Peritoneal carcinomatosis of epithelial ovarian cancer (EOC), driven by both the endogenous malignancy of the ovarian cancer cells and the exogenous sharping of the tumor microenvironment, is highly associated with an extremely poor prognosis among EOC patients. Clinical evidence disclosed that EOC possesses precedential metastatic tropism towards the adipose-rich omentum and accumulates lipid-enriched ascitic fluid with this progress, suggesting the malignant ascites microenvironment played a pivotal role in facilitating tumor progression and metastasis. Previous studies have suggested that lymphocyte adaptation in the ascites microenvironment not only impairs cytotoxic abilities of T cells and natural killer (NK) cells, but also exhibits tumor-supporting actions. Macrophages, the most abundant immune cells within the tumor microenvironment (TME), are often polarized into tumor-associated macrophages (TAMs). Recently, it has been revealed that TAMs fall on a dynamic spectrum of phenotypes, skewing to M2-like with trophic functions instead of M1-like with anti-tumoral properties, in the promotion of tumor growth, invasiveness, angiogenesis, metastasis and immunosuppression to facilitate tumor progression. TAMs with a high ratio of M2/M1 are therefore correlated to the poor prognosis of EOC and play a critical role in metastatic progression in numerous human cancers. However, the fundamental mechanisms inherent to TAMs polarization in the ascites microenvironment and TAMs-mediated metastatic progression remain poorly understood.

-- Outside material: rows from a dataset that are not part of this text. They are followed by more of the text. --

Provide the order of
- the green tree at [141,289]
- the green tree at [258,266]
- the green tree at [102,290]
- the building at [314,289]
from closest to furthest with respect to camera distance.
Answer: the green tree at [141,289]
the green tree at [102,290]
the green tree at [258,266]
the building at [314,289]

In this study, functional and mechanistic characterizations of how the malignant ascites microenvironment contributes to macrophage-mediated pro-metastatic niche formation are being assessed. Results showed that RHOA-GTPase-Hippo/YAP1 signalling regulates M2-like TAMs accumulation and that targeting the Hippo/YAP1 pathway reverses M2-like TAMs polarization to an M1-like phenotype, combating peritoneal carcinomatosis of EOC. I found that the abundant levels of polyunsaturated fatty acids (PUFAs) in malignant ascites increase oxidative phosphorylation (OXPHOS) metabolism and inactivate RHOA-GTPase, leading to MST1 activation and YAP1 cytoplasmic retention in macrophages. Abolish Yap1 in macrophages in vivo, causing high M2/M1 TAMs polarization, suppressing CD8+ T cell infiltration and aggravating peritoneal metastatic progression. Consistently, upregulated MST1 expression and the loss of nuclear YAP1 were observed in metastatic lesions and ascites spheroids in EOC. Pharmaceutical inhibition of MST1/2 restored nuclear YAP1 expression, facilitating M2-like TAMs polarization toward the tumoricidal M1 phenotype and promoting antitumor immunity. Hence, targeting Hippo/YAP1 signalling can prevent peritoneal carcinomatosis in EOC. This study elucidates the mechanism underlying the lipid-enriched ascites microenvironment that governs M2-like TAMs polarization in peritoneal carcinomatosis. Abundant PUFAs in malignant ascites suppress RHOA-GTPase but activate Hippo/YAP1 signalling and OXPHOS metabolism, facilitating M2-like TAMs polarization. Pharmacological targeting of MST1/2 combats peritoneal carcinomatosis by reprogramming M2-like TAMs to M1-like TAMs.